*SUPPLIED TEXT*

On Wed, Sep 27, 2017 at 1:18 PM, Richard Hesketh
<richard.hesk...@rd.bbc.co.uk> wrote:
> On 27/09/17 12:32, John Spray wrote:
>> On Wed, Sep 27, 2017 at 12:15 PM, Richard Hesketh
>> <richard.hesk...@rd.bbc.co.uk> wrote:
>>> As the subject says... any ceph fs administrative command I try to run 
>>> hangs forever and kills monitors in the background - sometimes they come 
>>> back, on a couple of occasions I had to manually stop/restart a suffering 
>>> mon. Trying to load the filesystem tab in the ceph-mgr dashboard dumps an 
>>> error and can also kill a monitor. However, clients can mount the 
>>> filesystem and read/write data without issue.

*DATASET EXCERPT*
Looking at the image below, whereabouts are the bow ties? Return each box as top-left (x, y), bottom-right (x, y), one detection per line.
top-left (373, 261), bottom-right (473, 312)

*PROBLEMS*
1 – In the Ceph mailing-list thread, translate this sentence into Spanish: "However, clients can mount the filesystem and read/write data without issue."
2 – According to the Ceph mailing-list thread, what happens when someone tries to load the filesystem tab in the ceph-mgr dashboard?
3 – Pick up the Ceph mailing-list thread after its final sentence and carry it forward.
The data plays no part in what follows.

*TASK RESULTS*
1 – Sin embargo, los clientes pueden montar el sistema de archivos y leer/escribir datos sin problemas.

2 – It dumps an error and can also kill a monitor.

3 –
>>>
>>> Relevant excerpt from logs on an affected monitor, just trying to run 'ceph 
>>> fs ls':
>>>
>>> 2017-09-26 13:20:50.716087 7fc85fdd9700  0 mon.vm-ds-01@0(leader) e19 
>>> handle_command mon_command({"prefix": "fs ls"} v 0) v1
>>> 2017-09-26 13:20:50.727612 7fc85fdd9700  0 log_channel(audit) log [DBG] : 
>>> from='client.? 10.10.10.1:0/2771553898' entity='client.admin' 
>>> cmd=[{"prefix": "fs ls"}]: dispatch
>>> 2017-09-26 13:20:50.950373 7fc85fdd9700 -1 
>>> /build/ceph-12.2.0/src/osd/OSDMap.h: In function 'const string& 
>>> OSDMap::get_pool_name(int64_t) const' thread 7fc85fdd9700 time 2017-09-26 
>>> 13:20:50.727676
>>> /build/ceph-12.2.0/src/osd/OSDMap.h: 1176: FAILED assert(i != 
>>> pool_name.end())
>>>
>>>  ceph version 12.2.0 (32ce2a3ae5239ee33d6150705cdb24d43bab910c) luminous 
>>> (rc)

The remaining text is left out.